Serving the needs of others (is this a good description of love?) has been something much on my mind as of late. My work with the Center for Relational Leadership (CRL) focuses primarily upon our meeting one another's relational or emotional needs. But in our Simple Church, we have also been contemplating the work of Mission Possible in East Austin and how we might get involved. Recently I asked Kazuki and Jeanne to attend a meeting regarding the upcoming HopeFest initiative - another opportunity to serve some of the more disadvantaged people of our community in this city. These are all important works that I believe bring pleasure to our Father. I know that some in BridgePoint are involved in other caring initiatives. Then at times, it feels like it as all we can manage just to get through the day and cope with the demands and pressures of 'ordinary life'.

So how do we best respond when needs are made known or we just feel challenged to grow in our faithfulness to God and his call upon us? Or what is it that will help us become someone whose heart (and will) is impacted by an increased sensitivity to the struggles of people around us? This week I am reading Paul's second letter to the Corinthians and feel that the passage above offers us some help with these questions.

Firstly, Paul's perspective is unashamedly eternal, somthing that we can all too easily lose sight of in our materialistic/humanistic culture. This is not all there is and though we have tasted something of what is to come, there is more;
  • where do we find ourselves 'investing' our time, talents and treasure?

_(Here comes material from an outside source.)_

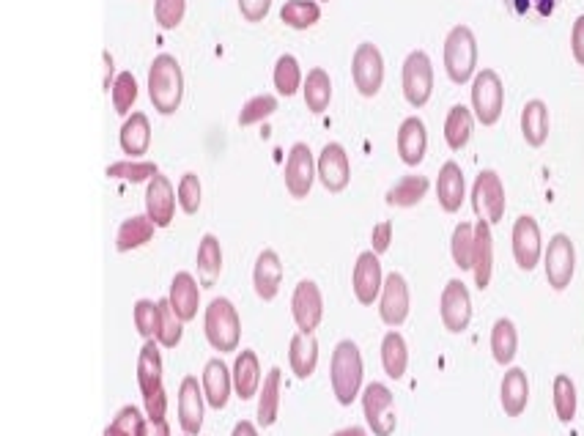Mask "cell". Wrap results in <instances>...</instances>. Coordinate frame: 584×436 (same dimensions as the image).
Segmentation results:
<instances>
[{"label":"cell","instance_id":"cell-7","mask_svg":"<svg viewBox=\"0 0 584 436\" xmlns=\"http://www.w3.org/2000/svg\"><path fill=\"white\" fill-rule=\"evenodd\" d=\"M472 209L478 214V220L497 225L505 217V184L500 173L486 171L478 173V179L472 184Z\"/></svg>","mask_w":584,"mask_h":436},{"label":"cell","instance_id":"cell-30","mask_svg":"<svg viewBox=\"0 0 584 436\" xmlns=\"http://www.w3.org/2000/svg\"><path fill=\"white\" fill-rule=\"evenodd\" d=\"M138 384L143 398H149L157 390H162V351L157 338L143 343L138 357Z\"/></svg>","mask_w":584,"mask_h":436},{"label":"cell","instance_id":"cell-34","mask_svg":"<svg viewBox=\"0 0 584 436\" xmlns=\"http://www.w3.org/2000/svg\"><path fill=\"white\" fill-rule=\"evenodd\" d=\"M198 280H201L203 288H209L217 283V277L223 272V247H220V239L214 234H203L201 245H198Z\"/></svg>","mask_w":584,"mask_h":436},{"label":"cell","instance_id":"cell-13","mask_svg":"<svg viewBox=\"0 0 584 436\" xmlns=\"http://www.w3.org/2000/svg\"><path fill=\"white\" fill-rule=\"evenodd\" d=\"M439 316L445 330L450 332H464L472 321V297H469V288L464 286V280H447L442 299H439Z\"/></svg>","mask_w":584,"mask_h":436},{"label":"cell","instance_id":"cell-14","mask_svg":"<svg viewBox=\"0 0 584 436\" xmlns=\"http://www.w3.org/2000/svg\"><path fill=\"white\" fill-rule=\"evenodd\" d=\"M409 308H412V294H409V283L401 272H390L384 277L382 297H379V316L387 327H401L409 319Z\"/></svg>","mask_w":584,"mask_h":436},{"label":"cell","instance_id":"cell-6","mask_svg":"<svg viewBox=\"0 0 584 436\" xmlns=\"http://www.w3.org/2000/svg\"><path fill=\"white\" fill-rule=\"evenodd\" d=\"M502 105H505L502 77L494 69H480L472 80V110H475L480 124H486V127L497 124L502 116Z\"/></svg>","mask_w":584,"mask_h":436},{"label":"cell","instance_id":"cell-26","mask_svg":"<svg viewBox=\"0 0 584 436\" xmlns=\"http://www.w3.org/2000/svg\"><path fill=\"white\" fill-rule=\"evenodd\" d=\"M288 362L297 379H310L319 365V341L313 332L299 330L288 343Z\"/></svg>","mask_w":584,"mask_h":436},{"label":"cell","instance_id":"cell-59","mask_svg":"<svg viewBox=\"0 0 584 436\" xmlns=\"http://www.w3.org/2000/svg\"><path fill=\"white\" fill-rule=\"evenodd\" d=\"M102 58H105V66H107L105 69V91H107V88H113V83H116V77H113V55L105 50Z\"/></svg>","mask_w":584,"mask_h":436},{"label":"cell","instance_id":"cell-23","mask_svg":"<svg viewBox=\"0 0 584 436\" xmlns=\"http://www.w3.org/2000/svg\"><path fill=\"white\" fill-rule=\"evenodd\" d=\"M472 275H475V286H478L480 291L489 288L491 275H494V236H491V223H486V220H478V223H475Z\"/></svg>","mask_w":584,"mask_h":436},{"label":"cell","instance_id":"cell-53","mask_svg":"<svg viewBox=\"0 0 584 436\" xmlns=\"http://www.w3.org/2000/svg\"><path fill=\"white\" fill-rule=\"evenodd\" d=\"M390 242H393V223L390 220H382V223L373 225L371 231V250L376 256H382L390 250Z\"/></svg>","mask_w":584,"mask_h":436},{"label":"cell","instance_id":"cell-58","mask_svg":"<svg viewBox=\"0 0 584 436\" xmlns=\"http://www.w3.org/2000/svg\"><path fill=\"white\" fill-rule=\"evenodd\" d=\"M149 436H170L168 420H149Z\"/></svg>","mask_w":584,"mask_h":436},{"label":"cell","instance_id":"cell-19","mask_svg":"<svg viewBox=\"0 0 584 436\" xmlns=\"http://www.w3.org/2000/svg\"><path fill=\"white\" fill-rule=\"evenodd\" d=\"M176 203H179V192H173V184H170L168 176L157 173L146 184V214L154 220L157 228H168L173 223Z\"/></svg>","mask_w":584,"mask_h":436},{"label":"cell","instance_id":"cell-54","mask_svg":"<svg viewBox=\"0 0 584 436\" xmlns=\"http://www.w3.org/2000/svg\"><path fill=\"white\" fill-rule=\"evenodd\" d=\"M143 404H146L149 420H165V415H168V393H165V387L149 395V398H143Z\"/></svg>","mask_w":584,"mask_h":436},{"label":"cell","instance_id":"cell-20","mask_svg":"<svg viewBox=\"0 0 584 436\" xmlns=\"http://www.w3.org/2000/svg\"><path fill=\"white\" fill-rule=\"evenodd\" d=\"M436 198H439V206L445 212H458L464 206V198H467V181H464V171L456 160H447L442 168H439V176H436Z\"/></svg>","mask_w":584,"mask_h":436},{"label":"cell","instance_id":"cell-50","mask_svg":"<svg viewBox=\"0 0 584 436\" xmlns=\"http://www.w3.org/2000/svg\"><path fill=\"white\" fill-rule=\"evenodd\" d=\"M187 11V0H154V20L160 22V28L173 31L179 28Z\"/></svg>","mask_w":584,"mask_h":436},{"label":"cell","instance_id":"cell-32","mask_svg":"<svg viewBox=\"0 0 584 436\" xmlns=\"http://www.w3.org/2000/svg\"><path fill=\"white\" fill-rule=\"evenodd\" d=\"M428 187H431L428 176L409 173V176H401V179L395 181L393 187L387 190V195H384V201L390 203V206H398V209H409V206H417V203L423 201Z\"/></svg>","mask_w":584,"mask_h":436},{"label":"cell","instance_id":"cell-42","mask_svg":"<svg viewBox=\"0 0 584 436\" xmlns=\"http://www.w3.org/2000/svg\"><path fill=\"white\" fill-rule=\"evenodd\" d=\"M552 393H554V412H557V417H560L563 423H571V420L576 417V406H579L574 379H571V376H565V373H557V376H554Z\"/></svg>","mask_w":584,"mask_h":436},{"label":"cell","instance_id":"cell-3","mask_svg":"<svg viewBox=\"0 0 584 436\" xmlns=\"http://www.w3.org/2000/svg\"><path fill=\"white\" fill-rule=\"evenodd\" d=\"M203 332H206V341L214 351H236L239 341H242V319H239V310L234 308V302L228 297H214L206 308L203 316Z\"/></svg>","mask_w":584,"mask_h":436},{"label":"cell","instance_id":"cell-51","mask_svg":"<svg viewBox=\"0 0 584 436\" xmlns=\"http://www.w3.org/2000/svg\"><path fill=\"white\" fill-rule=\"evenodd\" d=\"M179 203L187 214H195L201 209V179L192 171H187L179 181Z\"/></svg>","mask_w":584,"mask_h":436},{"label":"cell","instance_id":"cell-8","mask_svg":"<svg viewBox=\"0 0 584 436\" xmlns=\"http://www.w3.org/2000/svg\"><path fill=\"white\" fill-rule=\"evenodd\" d=\"M401 80H404V96L409 105L423 107L431 99V94H434V64H431L425 50H412L406 55Z\"/></svg>","mask_w":584,"mask_h":436},{"label":"cell","instance_id":"cell-16","mask_svg":"<svg viewBox=\"0 0 584 436\" xmlns=\"http://www.w3.org/2000/svg\"><path fill=\"white\" fill-rule=\"evenodd\" d=\"M206 393L203 384L195 376H184L179 384V423L181 431L187 436H198L203 428V415H206Z\"/></svg>","mask_w":584,"mask_h":436},{"label":"cell","instance_id":"cell-27","mask_svg":"<svg viewBox=\"0 0 584 436\" xmlns=\"http://www.w3.org/2000/svg\"><path fill=\"white\" fill-rule=\"evenodd\" d=\"M500 401L505 415L519 417L530 404V379L524 368H508L500 384Z\"/></svg>","mask_w":584,"mask_h":436},{"label":"cell","instance_id":"cell-41","mask_svg":"<svg viewBox=\"0 0 584 436\" xmlns=\"http://www.w3.org/2000/svg\"><path fill=\"white\" fill-rule=\"evenodd\" d=\"M280 20L291 25V28H297V31L313 28L321 20L319 0H286L283 9H280Z\"/></svg>","mask_w":584,"mask_h":436},{"label":"cell","instance_id":"cell-17","mask_svg":"<svg viewBox=\"0 0 584 436\" xmlns=\"http://www.w3.org/2000/svg\"><path fill=\"white\" fill-rule=\"evenodd\" d=\"M351 283H354V297L360 305H373L376 299L382 297L384 288V275H382V261L373 250H365L357 258L354 264V275H351Z\"/></svg>","mask_w":584,"mask_h":436},{"label":"cell","instance_id":"cell-45","mask_svg":"<svg viewBox=\"0 0 584 436\" xmlns=\"http://www.w3.org/2000/svg\"><path fill=\"white\" fill-rule=\"evenodd\" d=\"M450 253L458 269L472 272V253H475V225L458 223L453 236H450Z\"/></svg>","mask_w":584,"mask_h":436},{"label":"cell","instance_id":"cell-49","mask_svg":"<svg viewBox=\"0 0 584 436\" xmlns=\"http://www.w3.org/2000/svg\"><path fill=\"white\" fill-rule=\"evenodd\" d=\"M277 110V96L275 94H255L247 99L242 110H239V124L242 127H250V124H258L264 121Z\"/></svg>","mask_w":584,"mask_h":436},{"label":"cell","instance_id":"cell-24","mask_svg":"<svg viewBox=\"0 0 584 436\" xmlns=\"http://www.w3.org/2000/svg\"><path fill=\"white\" fill-rule=\"evenodd\" d=\"M280 283H283V261H280L275 250H264L261 256L255 258L253 266L255 294L264 299V302H269V299L277 297Z\"/></svg>","mask_w":584,"mask_h":436},{"label":"cell","instance_id":"cell-55","mask_svg":"<svg viewBox=\"0 0 584 436\" xmlns=\"http://www.w3.org/2000/svg\"><path fill=\"white\" fill-rule=\"evenodd\" d=\"M272 0H239V11L245 14L250 22H261L269 14Z\"/></svg>","mask_w":584,"mask_h":436},{"label":"cell","instance_id":"cell-39","mask_svg":"<svg viewBox=\"0 0 584 436\" xmlns=\"http://www.w3.org/2000/svg\"><path fill=\"white\" fill-rule=\"evenodd\" d=\"M472 127H475V121H472V110L467 105H453L447 110L445 118V140L447 146L453 151L464 149L472 138Z\"/></svg>","mask_w":584,"mask_h":436},{"label":"cell","instance_id":"cell-5","mask_svg":"<svg viewBox=\"0 0 584 436\" xmlns=\"http://www.w3.org/2000/svg\"><path fill=\"white\" fill-rule=\"evenodd\" d=\"M362 415L368 420L373 436H393L398 417H395L393 390L382 382H371L362 390Z\"/></svg>","mask_w":584,"mask_h":436},{"label":"cell","instance_id":"cell-35","mask_svg":"<svg viewBox=\"0 0 584 436\" xmlns=\"http://www.w3.org/2000/svg\"><path fill=\"white\" fill-rule=\"evenodd\" d=\"M280 368H269L266 371V379L258 390V423L261 428H269L277 423V415H280Z\"/></svg>","mask_w":584,"mask_h":436},{"label":"cell","instance_id":"cell-47","mask_svg":"<svg viewBox=\"0 0 584 436\" xmlns=\"http://www.w3.org/2000/svg\"><path fill=\"white\" fill-rule=\"evenodd\" d=\"M132 319H135V327L143 335V341L157 338V330H160V302L138 299L135 310H132Z\"/></svg>","mask_w":584,"mask_h":436},{"label":"cell","instance_id":"cell-31","mask_svg":"<svg viewBox=\"0 0 584 436\" xmlns=\"http://www.w3.org/2000/svg\"><path fill=\"white\" fill-rule=\"evenodd\" d=\"M157 231V225L149 214H132L124 223L118 225L116 234V250L118 253H129V250H138L146 242H151V236Z\"/></svg>","mask_w":584,"mask_h":436},{"label":"cell","instance_id":"cell-56","mask_svg":"<svg viewBox=\"0 0 584 436\" xmlns=\"http://www.w3.org/2000/svg\"><path fill=\"white\" fill-rule=\"evenodd\" d=\"M571 50H574L576 64L584 66V14H579L571 28Z\"/></svg>","mask_w":584,"mask_h":436},{"label":"cell","instance_id":"cell-25","mask_svg":"<svg viewBox=\"0 0 584 436\" xmlns=\"http://www.w3.org/2000/svg\"><path fill=\"white\" fill-rule=\"evenodd\" d=\"M428 149V132L420 116H406L398 127V154L406 165H420Z\"/></svg>","mask_w":584,"mask_h":436},{"label":"cell","instance_id":"cell-61","mask_svg":"<svg viewBox=\"0 0 584 436\" xmlns=\"http://www.w3.org/2000/svg\"><path fill=\"white\" fill-rule=\"evenodd\" d=\"M184 436H187V434H184Z\"/></svg>","mask_w":584,"mask_h":436},{"label":"cell","instance_id":"cell-28","mask_svg":"<svg viewBox=\"0 0 584 436\" xmlns=\"http://www.w3.org/2000/svg\"><path fill=\"white\" fill-rule=\"evenodd\" d=\"M231 373H234V390L242 401H250L253 395H258L264 382H261V362H258V354L253 349L236 354Z\"/></svg>","mask_w":584,"mask_h":436},{"label":"cell","instance_id":"cell-11","mask_svg":"<svg viewBox=\"0 0 584 436\" xmlns=\"http://www.w3.org/2000/svg\"><path fill=\"white\" fill-rule=\"evenodd\" d=\"M513 258L516 264L524 272H532L535 266L541 264L543 256V236H541V225L532 214H521L519 220L513 223Z\"/></svg>","mask_w":584,"mask_h":436},{"label":"cell","instance_id":"cell-38","mask_svg":"<svg viewBox=\"0 0 584 436\" xmlns=\"http://www.w3.org/2000/svg\"><path fill=\"white\" fill-rule=\"evenodd\" d=\"M305 105L310 113H324L332 99V77L327 75V69L313 66L308 75H305Z\"/></svg>","mask_w":584,"mask_h":436},{"label":"cell","instance_id":"cell-43","mask_svg":"<svg viewBox=\"0 0 584 436\" xmlns=\"http://www.w3.org/2000/svg\"><path fill=\"white\" fill-rule=\"evenodd\" d=\"M272 80H275L277 94L294 96L302 86V69H299V61L291 53H283L275 61V72H272Z\"/></svg>","mask_w":584,"mask_h":436},{"label":"cell","instance_id":"cell-4","mask_svg":"<svg viewBox=\"0 0 584 436\" xmlns=\"http://www.w3.org/2000/svg\"><path fill=\"white\" fill-rule=\"evenodd\" d=\"M478 66V39L469 25H453L445 36V69L453 83H467Z\"/></svg>","mask_w":584,"mask_h":436},{"label":"cell","instance_id":"cell-60","mask_svg":"<svg viewBox=\"0 0 584 436\" xmlns=\"http://www.w3.org/2000/svg\"><path fill=\"white\" fill-rule=\"evenodd\" d=\"M332 436H368V431L362 426H349V428H340V431H335Z\"/></svg>","mask_w":584,"mask_h":436},{"label":"cell","instance_id":"cell-46","mask_svg":"<svg viewBox=\"0 0 584 436\" xmlns=\"http://www.w3.org/2000/svg\"><path fill=\"white\" fill-rule=\"evenodd\" d=\"M107 176L110 179H127V181H151L160 168H157V162L149 160H118L113 165H107Z\"/></svg>","mask_w":584,"mask_h":436},{"label":"cell","instance_id":"cell-2","mask_svg":"<svg viewBox=\"0 0 584 436\" xmlns=\"http://www.w3.org/2000/svg\"><path fill=\"white\" fill-rule=\"evenodd\" d=\"M149 96L151 105L157 107L160 113L170 116L176 113L184 96V72L181 64L170 53L154 55V61L149 66Z\"/></svg>","mask_w":584,"mask_h":436},{"label":"cell","instance_id":"cell-22","mask_svg":"<svg viewBox=\"0 0 584 436\" xmlns=\"http://www.w3.org/2000/svg\"><path fill=\"white\" fill-rule=\"evenodd\" d=\"M168 299L173 310L181 316V321H192L198 308H201V283L190 272H176L170 280Z\"/></svg>","mask_w":584,"mask_h":436},{"label":"cell","instance_id":"cell-33","mask_svg":"<svg viewBox=\"0 0 584 436\" xmlns=\"http://www.w3.org/2000/svg\"><path fill=\"white\" fill-rule=\"evenodd\" d=\"M521 132L530 146H543L549 138V107L543 99H530L521 110Z\"/></svg>","mask_w":584,"mask_h":436},{"label":"cell","instance_id":"cell-52","mask_svg":"<svg viewBox=\"0 0 584 436\" xmlns=\"http://www.w3.org/2000/svg\"><path fill=\"white\" fill-rule=\"evenodd\" d=\"M508 9L513 14H538V17H549L560 0H505Z\"/></svg>","mask_w":584,"mask_h":436},{"label":"cell","instance_id":"cell-48","mask_svg":"<svg viewBox=\"0 0 584 436\" xmlns=\"http://www.w3.org/2000/svg\"><path fill=\"white\" fill-rule=\"evenodd\" d=\"M110 94H113V107H116L118 116H127L129 107L135 105V99H138V77L132 72H118Z\"/></svg>","mask_w":584,"mask_h":436},{"label":"cell","instance_id":"cell-1","mask_svg":"<svg viewBox=\"0 0 584 436\" xmlns=\"http://www.w3.org/2000/svg\"><path fill=\"white\" fill-rule=\"evenodd\" d=\"M362 376H365V365H362V351L354 341H340L332 349L330 362V382L332 393L338 398L340 406H351L362 395Z\"/></svg>","mask_w":584,"mask_h":436},{"label":"cell","instance_id":"cell-18","mask_svg":"<svg viewBox=\"0 0 584 436\" xmlns=\"http://www.w3.org/2000/svg\"><path fill=\"white\" fill-rule=\"evenodd\" d=\"M316 168H319L321 184L330 192H340L349 187L351 162L349 154H346V149L340 146L338 140L324 143V149L319 151V160H316Z\"/></svg>","mask_w":584,"mask_h":436},{"label":"cell","instance_id":"cell-29","mask_svg":"<svg viewBox=\"0 0 584 436\" xmlns=\"http://www.w3.org/2000/svg\"><path fill=\"white\" fill-rule=\"evenodd\" d=\"M118 143H121V149L129 157H140V154H146L151 146V124L149 116L146 113H129L124 118V124H121V132H118Z\"/></svg>","mask_w":584,"mask_h":436},{"label":"cell","instance_id":"cell-12","mask_svg":"<svg viewBox=\"0 0 584 436\" xmlns=\"http://www.w3.org/2000/svg\"><path fill=\"white\" fill-rule=\"evenodd\" d=\"M283 176H286V190L294 198H308L310 187H313V181L319 176V168H316V160H313V151H310L308 143L297 140L291 146Z\"/></svg>","mask_w":584,"mask_h":436},{"label":"cell","instance_id":"cell-44","mask_svg":"<svg viewBox=\"0 0 584 436\" xmlns=\"http://www.w3.org/2000/svg\"><path fill=\"white\" fill-rule=\"evenodd\" d=\"M160 302V330H157V343L162 349H176L184 335V321L173 310L170 299H157Z\"/></svg>","mask_w":584,"mask_h":436},{"label":"cell","instance_id":"cell-9","mask_svg":"<svg viewBox=\"0 0 584 436\" xmlns=\"http://www.w3.org/2000/svg\"><path fill=\"white\" fill-rule=\"evenodd\" d=\"M351 77L362 96H376L384 83V58L382 50L373 42L357 44L351 58Z\"/></svg>","mask_w":584,"mask_h":436},{"label":"cell","instance_id":"cell-37","mask_svg":"<svg viewBox=\"0 0 584 436\" xmlns=\"http://www.w3.org/2000/svg\"><path fill=\"white\" fill-rule=\"evenodd\" d=\"M382 365L390 379H404L406 368H409V346H406L404 335L398 330H390L384 335Z\"/></svg>","mask_w":584,"mask_h":436},{"label":"cell","instance_id":"cell-36","mask_svg":"<svg viewBox=\"0 0 584 436\" xmlns=\"http://www.w3.org/2000/svg\"><path fill=\"white\" fill-rule=\"evenodd\" d=\"M491 354L500 365H510L519 354V330L510 319H497L491 327Z\"/></svg>","mask_w":584,"mask_h":436},{"label":"cell","instance_id":"cell-40","mask_svg":"<svg viewBox=\"0 0 584 436\" xmlns=\"http://www.w3.org/2000/svg\"><path fill=\"white\" fill-rule=\"evenodd\" d=\"M105 436H149V415H143L138 406H121L105 428Z\"/></svg>","mask_w":584,"mask_h":436},{"label":"cell","instance_id":"cell-57","mask_svg":"<svg viewBox=\"0 0 584 436\" xmlns=\"http://www.w3.org/2000/svg\"><path fill=\"white\" fill-rule=\"evenodd\" d=\"M231 436H258V428H255V423H250V420H239L234 426V431H231Z\"/></svg>","mask_w":584,"mask_h":436},{"label":"cell","instance_id":"cell-21","mask_svg":"<svg viewBox=\"0 0 584 436\" xmlns=\"http://www.w3.org/2000/svg\"><path fill=\"white\" fill-rule=\"evenodd\" d=\"M201 384L209 406H214V409H225L228 406L231 390H234V373H231V368L220 357H212V360L203 365Z\"/></svg>","mask_w":584,"mask_h":436},{"label":"cell","instance_id":"cell-10","mask_svg":"<svg viewBox=\"0 0 584 436\" xmlns=\"http://www.w3.org/2000/svg\"><path fill=\"white\" fill-rule=\"evenodd\" d=\"M576 272V250L571 236L554 234L546 245V280L554 291H565L571 286Z\"/></svg>","mask_w":584,"mask_h":436},{"label":"cell","instance_id":"cell-15","mask_svg":"<svg viewBox=\"0 0 584 436\" xmlns=\"http://www.w3.org/2000/svg\"><path fill=\"white\" fill-rule=\"evenodd\" d=\"M291 316L297 321V330L316 332L324 321V297L313 280H299L291 297Z\"/></svg>","mask_w":584,"mask_h":436}]
</instances>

  • what are the truest desires of our hearts? what do we long for more of?
  • do we have a steadfast hope that is rooted in our (ongoing) 'experience' of the Spirit?
Secondly, Paul speaks of a new-found confidence that springs from his life of faith/trust in the goodness and provision of God within this eternal context
  • he prefers to be with Jesus in the fullest sense
  • he desires to please the Lord above all others
  • he anticipates the coming judgment (for believers) based upon what we have done (vs just intellectual assent to certain truth statements)
  • his service flows from a reverential fear or terror of the Lord almighty (something only truly possible for those who believe in Him)
  • he knows that God knows him, and this is good!
May we too know this love of Christ that so compels the apostle Paul, that we too may no longer live for ourselves, but for him who died for us and was raised by the Father. This too is our destiny and our confidence.